Over the last couple of years, there has been a massive increase in new ETFs that employ more advanced portfolio management and options strategies. Earlier this year, we launched our ETF Income Edge service to help investors navigate the sometimes-bewildering world of these new types of ETFs. For example, we explain how an ETF can show a 100%-plus distribution yield.
News of a new ETF seems to hit my inbox at least once a week. It’s interesting to dig into their prospectuses and try to figure out the portfolio strategy. Then, I try to wait three to six months to see how the strategy works out in actual returns.
Most of these ETFs use covered call options trading to allow the funds to pay huge dividend yields. It’s easy for the ETF marketing teams to lead with an excellent yield. There is the occasional new ETF that is not yield-focused. These funds often use tactics and strategies similar to those used in private hedge funds.
The Simplify Wolfe US Equity 150/50 ETF (WUSA) launched on September 23, 2024. Simplify has a strong track record of introducing innovative ETFs to the market.
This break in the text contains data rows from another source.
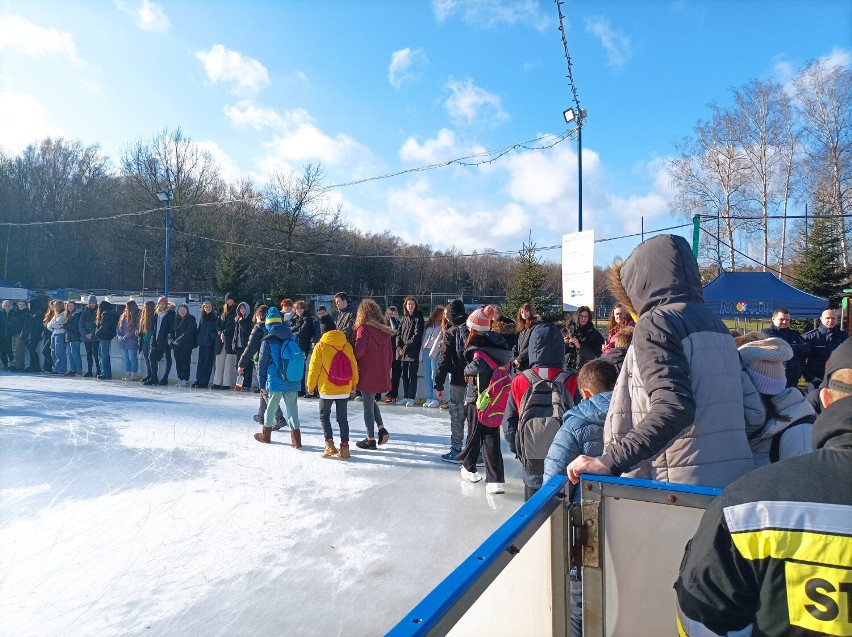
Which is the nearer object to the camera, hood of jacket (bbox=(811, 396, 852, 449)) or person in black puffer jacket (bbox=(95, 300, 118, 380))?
hood of jacket (bbox=(811, 396, 852, 449))

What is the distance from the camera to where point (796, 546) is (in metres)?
0.92

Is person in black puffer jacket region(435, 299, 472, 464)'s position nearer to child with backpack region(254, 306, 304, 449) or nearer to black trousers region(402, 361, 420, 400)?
child with backpack region(254, 306, 304, 449)

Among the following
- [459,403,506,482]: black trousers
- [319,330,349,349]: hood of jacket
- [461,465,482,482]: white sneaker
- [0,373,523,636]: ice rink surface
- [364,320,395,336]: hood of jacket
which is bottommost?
[0,373,523,636]: ice rink surface

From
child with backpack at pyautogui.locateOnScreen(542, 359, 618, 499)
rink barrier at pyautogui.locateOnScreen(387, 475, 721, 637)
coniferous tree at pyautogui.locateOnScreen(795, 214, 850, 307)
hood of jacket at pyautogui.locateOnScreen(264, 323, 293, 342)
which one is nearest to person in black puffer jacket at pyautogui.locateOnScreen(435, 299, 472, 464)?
hood of jacket at pyautogui.locateOnScreen(264, 323, 293, 342)

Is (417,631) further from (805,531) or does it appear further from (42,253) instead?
(42,253)

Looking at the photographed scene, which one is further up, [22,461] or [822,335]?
[822,335]

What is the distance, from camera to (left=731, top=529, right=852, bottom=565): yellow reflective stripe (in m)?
0.89

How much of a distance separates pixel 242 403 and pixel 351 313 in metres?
2.38

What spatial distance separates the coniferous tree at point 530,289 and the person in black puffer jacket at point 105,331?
987cm

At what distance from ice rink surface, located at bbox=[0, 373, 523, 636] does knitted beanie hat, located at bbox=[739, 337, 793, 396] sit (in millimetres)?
2058

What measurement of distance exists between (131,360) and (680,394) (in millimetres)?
12202

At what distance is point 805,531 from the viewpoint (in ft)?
2.97

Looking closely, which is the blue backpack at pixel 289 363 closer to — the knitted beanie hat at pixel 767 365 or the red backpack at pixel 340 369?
the red backpack at pixel 340 369

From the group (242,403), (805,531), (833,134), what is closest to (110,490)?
(242,403)
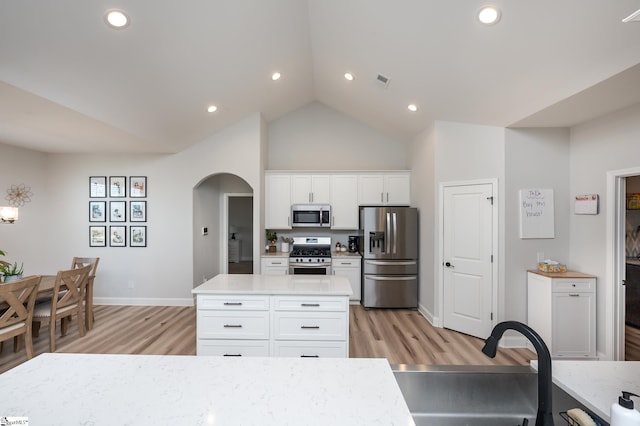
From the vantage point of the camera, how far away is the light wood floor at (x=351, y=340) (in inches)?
123

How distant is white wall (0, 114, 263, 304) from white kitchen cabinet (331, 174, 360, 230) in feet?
4.31

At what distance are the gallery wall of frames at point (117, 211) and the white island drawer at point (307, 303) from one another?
347 centimetres

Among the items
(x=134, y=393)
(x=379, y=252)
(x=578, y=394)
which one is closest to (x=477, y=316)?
(x=379, y=252)

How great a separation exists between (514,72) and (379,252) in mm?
2901

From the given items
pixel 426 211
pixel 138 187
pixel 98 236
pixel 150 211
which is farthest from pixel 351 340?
pixel 98 236

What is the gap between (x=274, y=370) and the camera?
1.02 meters

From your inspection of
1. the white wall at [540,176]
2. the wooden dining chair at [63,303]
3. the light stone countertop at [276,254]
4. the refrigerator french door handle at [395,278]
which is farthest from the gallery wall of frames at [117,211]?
the white wall at [540,176]

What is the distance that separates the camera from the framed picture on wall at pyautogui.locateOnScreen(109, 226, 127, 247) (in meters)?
4.83

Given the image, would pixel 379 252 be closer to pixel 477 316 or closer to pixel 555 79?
pixel 477 316

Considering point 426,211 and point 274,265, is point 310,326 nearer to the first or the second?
point 274,265

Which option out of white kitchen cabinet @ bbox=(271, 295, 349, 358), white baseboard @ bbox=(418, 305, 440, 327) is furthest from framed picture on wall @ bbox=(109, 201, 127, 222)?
white baseboard @ bbox=(418, 305, 440, 327)

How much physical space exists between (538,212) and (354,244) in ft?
9.15

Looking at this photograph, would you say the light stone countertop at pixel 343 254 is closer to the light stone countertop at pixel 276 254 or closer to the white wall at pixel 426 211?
the light stone countertop at pixel 276 254

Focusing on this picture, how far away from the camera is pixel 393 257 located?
15.1 feet
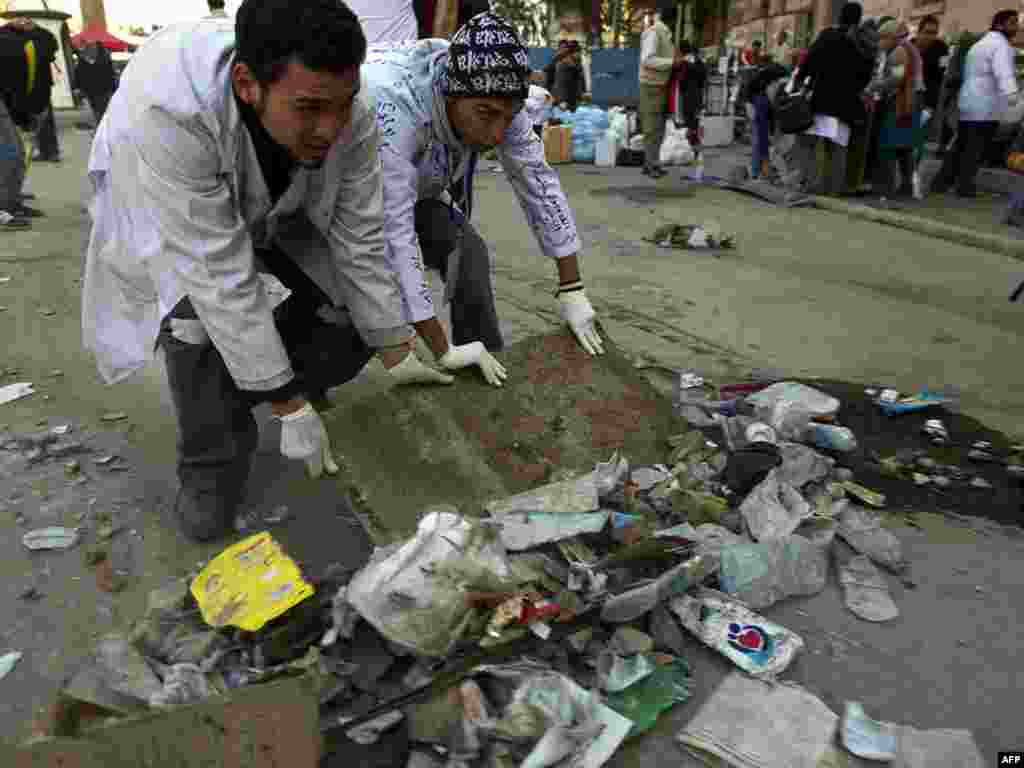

Here are the strategy details from the new ETF’s fact sheet:
· WUSA will invest in two baskets of stocks—a long basket of 250 U.S. stocks and a short basket of 150 U.S. stocks—via total return swaps.
· The portfolio’s equity ranking system is driven by a proprietary, multi-factor, machine-learning stock selection model developed by Wolfe Research, the fund’s subadvisor and industry-leading quantitative research firm.
· A machine learning algorithm analyzes over 300 factors across thousands of data points to detect patterns that can help forecast securities prices. Unlike a quantitative model designed by humans, a machine learning algorithm “learns” from historical data and develops its own model by identifying statistically significant patterns.
· The advantage of the 150/50 allocation is that it widens the spectrum of returns (positive or negative) that the fund can potentially harvest in the pursuit of capital appreciation.
The strategy of going long on the best stocks and short on potentially bad stocks could provide returns significantly better than those from an index-tracking ETF such as the SPDR S&P 500 ETF (SPY).
Only time will tell whether the WUSA strategy is a winner. I am intrigued by the fund and will monitor its returns, especially when compared to the major market indexes.